Là que le vrai monstre s’insinue, thématique publicitaire utilisant ce terreau d’enfance pour l’instrumentaliser, le dévoyer :
“Gros gains, gros respect.” qu'
il susurre alors à l'oreille de l’enfant, victime désignée, le monstre publicitaire cynique, sans que cela ne semble plus déranger personne, à cet enfant qui croit ce qu'il voit, vit, ressent.

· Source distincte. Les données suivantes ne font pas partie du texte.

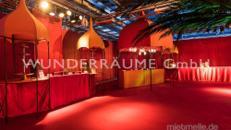 Türmchenbar - WUNDERRÄUME GmbH vermietet: Dekoration/Kulisse für Event, Messe, Veranstaltung, Incentive, Mitarbeiterfest, Firmenjubiläum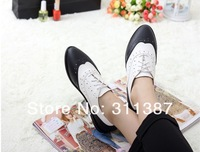 Женские оксфорды/drop shipping girls fashion flats for women Oxfords shoes woman casual Lady 2013 spring news lace up SXX02563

Fric, pouvoir et promesse de domination comme s'il n'y avait plus que ça, comme modèle de vie et d’horizon possible.

C'est Publicis et consorts, les vrais criminels, les vrais collabos, qui devraient impérativement être mis au ban, envoyés à la cour pénale internationale, avec Poutine et consorts
La compétition
(traduction : çui qu’a la plus grosse/ mot cher aux ultra-libéraux de tout poil) footballistique fait le reste. Ca et désormais le pied glissé par ce charmant pays dans un coin de porte de la communauté mondiale, en influence qui se voudrait désormais prioritairement décisionnaire (j’ai le pognon, alors ferme là). Et au-delà de la corruption de fonctionnaires européens, ce sont désormais les menaces, qui viennent.
De couper quoi, le gaz ?

Tenir le coup, et relever la tête.
Mais pas pour glaner une autre coupe du monde.
Pour que cette fiction-là ne devienne pas la seule et unique réalité.